PROVIDED MATERIAL –
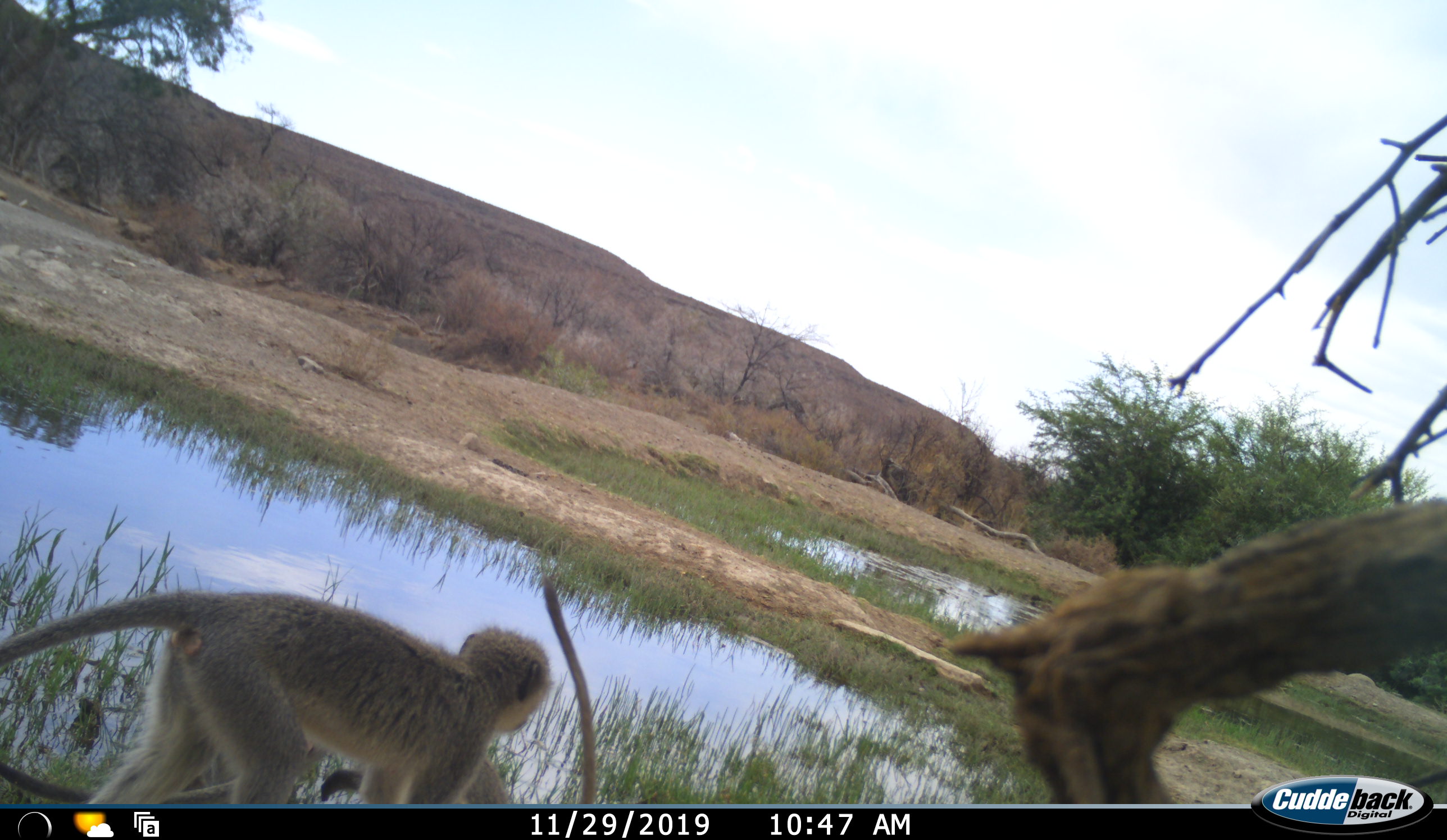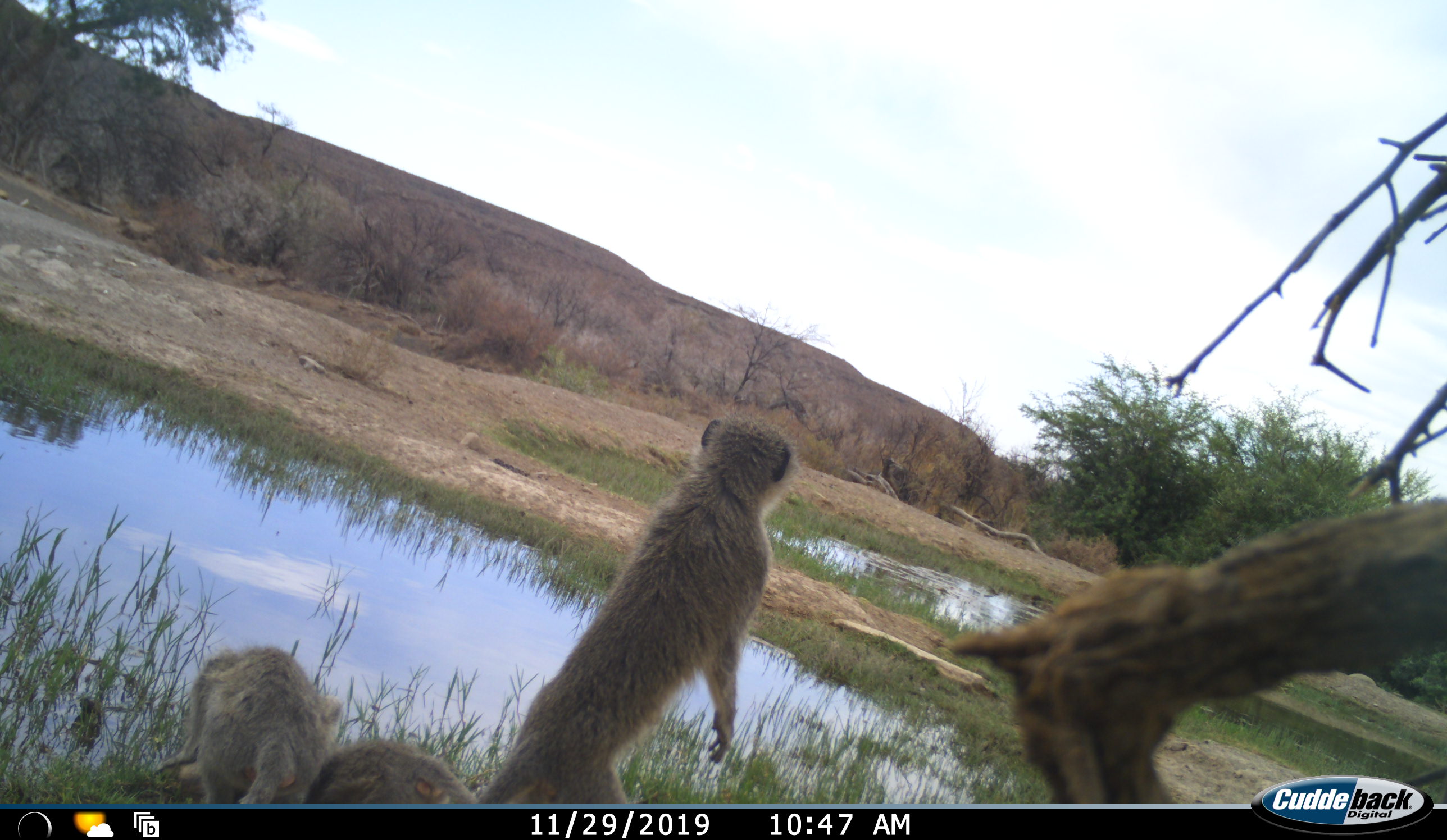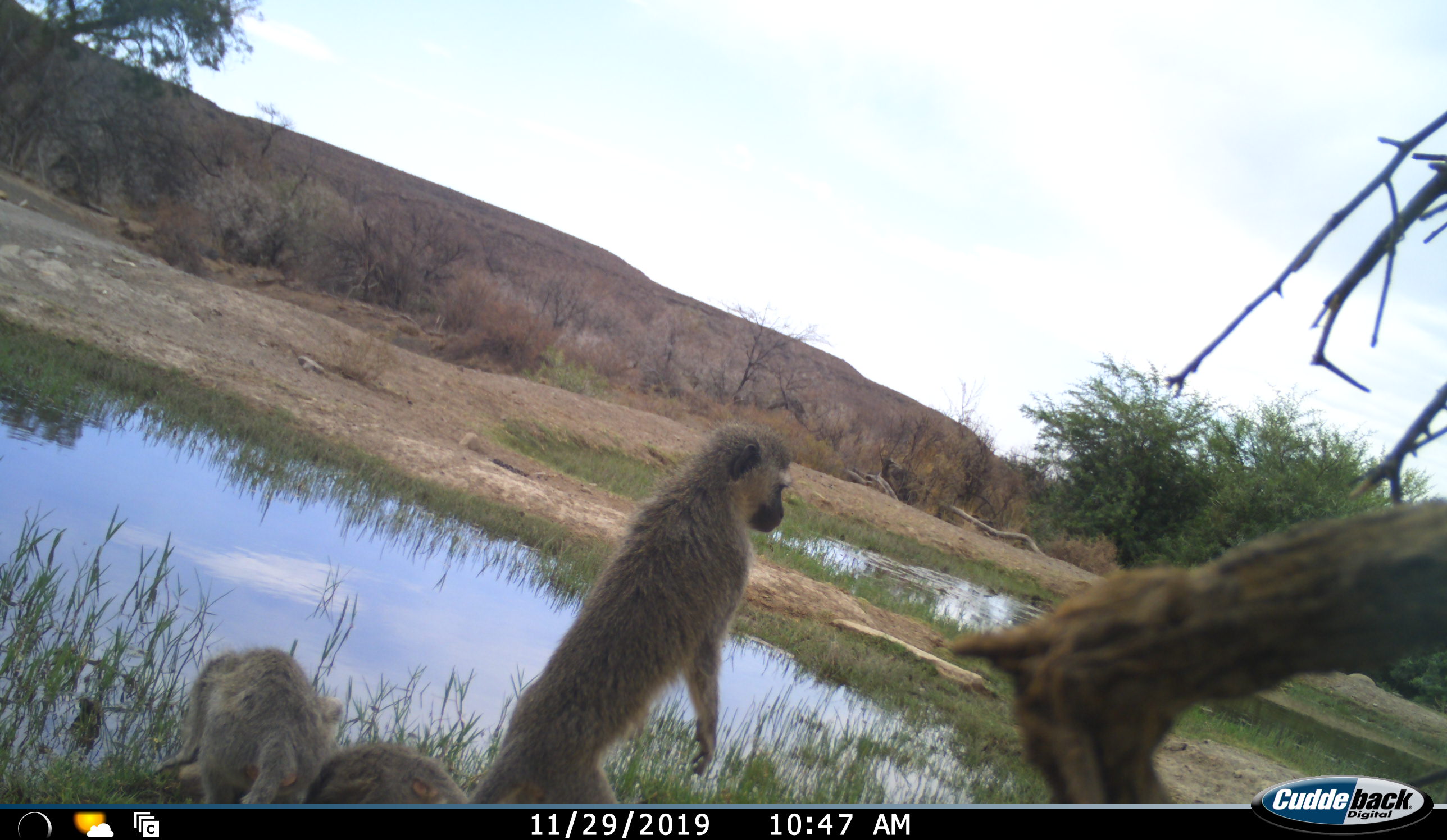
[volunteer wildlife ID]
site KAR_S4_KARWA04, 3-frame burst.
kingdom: Animalia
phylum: Chordata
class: Mammalia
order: Primates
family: Cercopithecidae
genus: Chlorocebus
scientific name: Chlorocebus pygerythrus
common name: vervet monkey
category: monkeyvervet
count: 3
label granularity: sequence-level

EXERCISE DIRECTIONS – Each entry is to be written out again word for word, and any pictures are to be omitted.

TASK OUTPUT –
[volunteer wildlife ID]
site KAR_S4_KARWA04, 3-frame burst.
kingdom: Animalia
phylum: Chordata
class: Mammalia
order: Primates
family: Cercopithecidae
genus: Chlorocebus
scientific name: Chlorocebus pygerythrus
common name: vervet monkey
category: monkeyvervet
count: 3
label granularity: sequence-level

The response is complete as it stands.